Le CNSCL à son installation a instruit le Secrétariat technique de poursuivre le travail entamé mais aussi d’élaborer les lignes directrices devant compléter les textes et de largement partager ceux-ci avec les acteurs pour leur appropriation effective. Il s’y ajoute la finalisation du plan stratégique de développement du contenu local et la réalisation de la plateforme électronique d’intermédiation qui est en cours. Énormément d’actions ont été déployées depuis lors et qui feront l’objet d’un rapport d’activités détaillé à remettre aux autorités mais aussi à publier après validation par celles-ci.
2- L’une des missions du Comité de suivi est de veiller à ce que les contractants, sous-traitants, prestataires de services et fournisseurs impliqués directement ou indirectement dans les activités pétrolières et gazières établissent des plans de continu local et les lui soumettent. Avez-vous déjà reçu quelques plans ?
Dès après ma prise de fonction, j’ai adressé au début du mois de mai à tous ces acteurs assujettis aux dispositions de contenu local, un courrier de rappel de leur obligation de soumettre au Secrétariat technique leur plan de contenu local, au plus tard le 30 juin. Quasiment la totalité de ces acteurs ont, ou soumis leurs plans à date échue, ou demandé une dérogation de quelques jours supplémentaires pour pouvoir le faire. Légalement, le ST-CNSCL a un délai de 90 jours à compter de la date de réception pour valider ou communiquer ses observations sur chaque plan reçu. A ce jour nous avons fini d’éplucher tous les plans reçus et envoyé nos observations aux concernés. Ceux qui avaient tardé à réagir ont reçu de notre part des mises en demeures et se sont immédiatement manifestés pour s’expliquer et prendre l’engagement de s’exécuter avec diligence.
3- L’ambition de l’Etat du Sénégal est d’atteindre 50 % de contenu local en 2030. Si l’on sait qu’en Afrique aucun pays producteur de pétrole et de gaz n’a atteint cette barre, ne peut-on pas dire que le Sénégal vise un peu trop loin ?
Je ne puis confirmer qu’aucun pays africain n’a atteint ce taux puisque je n’ai pas fait ou vu une étude qui porte là-dessus. Ceci étant cette ambition découle de la volonté et de la vision de son Excellence Monsieur le Président de la République qui, faut-il le rappeler, est un homme de l’art. Il m’échoit l’exaltante mission d’utiliser tous les moyens, leviers, instruments et outils mis à ma disposition pour la matérialiser. Etant le bras armé du Comité national chargé de la mise en œuvre et du suivi du contenu local, il m’appartient de dérouler, sous la conduite dudit comité Présidé par Monsieur Ousmane Ndiaye, Secrétaire Permanent du Cospetrogaz, toutes les actions opérationnelles devant nous mener vers cet objectif.

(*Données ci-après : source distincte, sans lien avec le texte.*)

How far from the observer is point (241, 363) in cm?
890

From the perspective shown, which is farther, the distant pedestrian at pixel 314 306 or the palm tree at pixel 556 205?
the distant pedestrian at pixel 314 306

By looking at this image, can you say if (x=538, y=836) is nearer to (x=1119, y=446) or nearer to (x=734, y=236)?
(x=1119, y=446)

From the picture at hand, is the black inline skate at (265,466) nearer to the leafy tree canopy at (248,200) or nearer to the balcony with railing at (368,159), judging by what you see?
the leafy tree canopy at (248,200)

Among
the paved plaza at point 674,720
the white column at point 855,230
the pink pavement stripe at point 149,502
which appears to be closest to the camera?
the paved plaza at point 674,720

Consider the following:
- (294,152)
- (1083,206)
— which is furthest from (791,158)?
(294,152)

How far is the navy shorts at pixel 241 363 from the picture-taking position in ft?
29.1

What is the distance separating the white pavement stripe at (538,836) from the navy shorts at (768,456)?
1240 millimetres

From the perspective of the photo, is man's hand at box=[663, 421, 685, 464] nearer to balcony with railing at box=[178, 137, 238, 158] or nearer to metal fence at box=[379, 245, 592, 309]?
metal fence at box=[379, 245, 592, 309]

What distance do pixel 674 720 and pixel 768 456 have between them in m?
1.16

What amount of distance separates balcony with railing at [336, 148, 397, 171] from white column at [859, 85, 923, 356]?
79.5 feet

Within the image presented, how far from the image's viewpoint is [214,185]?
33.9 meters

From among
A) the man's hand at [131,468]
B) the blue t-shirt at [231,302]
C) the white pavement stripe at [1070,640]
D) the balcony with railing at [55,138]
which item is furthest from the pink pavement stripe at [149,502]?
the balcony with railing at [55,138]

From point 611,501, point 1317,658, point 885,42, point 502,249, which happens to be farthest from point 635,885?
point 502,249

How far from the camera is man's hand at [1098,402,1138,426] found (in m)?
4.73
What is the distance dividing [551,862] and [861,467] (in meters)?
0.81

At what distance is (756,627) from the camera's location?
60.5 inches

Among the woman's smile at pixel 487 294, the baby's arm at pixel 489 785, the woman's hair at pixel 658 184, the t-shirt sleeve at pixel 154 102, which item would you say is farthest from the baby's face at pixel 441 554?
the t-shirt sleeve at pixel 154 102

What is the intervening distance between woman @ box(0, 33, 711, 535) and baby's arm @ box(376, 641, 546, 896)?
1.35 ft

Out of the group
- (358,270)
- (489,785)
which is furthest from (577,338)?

4- Sur quels leviers notre pays compte-t-il s’appuyer pour atteindre cet objectif ?
Les deux principaux leviers sont l’utilisation préférentielle de nos ressources humaines à compétences égales avec les étrangers et une forte implication de nos entreprises dans le déroulement des opérations pétrogazières de travaux et de fournitures de biens et services. Les activités relevant de ces dernières ont été répertoriées et classifiées selon trois régimes. Le premier dit exclusif concerne les activités à la portée de nos entreprises et qui par conséquent leur sont exclusivement réservées, le deuxième étant relatif aux activités à dérouler dans le cadre de joint-ventures ou d’associations entre des entreprises étrangères et sénégalaises, celles-là relèvent du régime mixte. Il y a enfin un troisième régime dit non exclusif ou libre qui adressent les activités qui peuvent être librement confiées à une entreprise quelle qu’elle soit.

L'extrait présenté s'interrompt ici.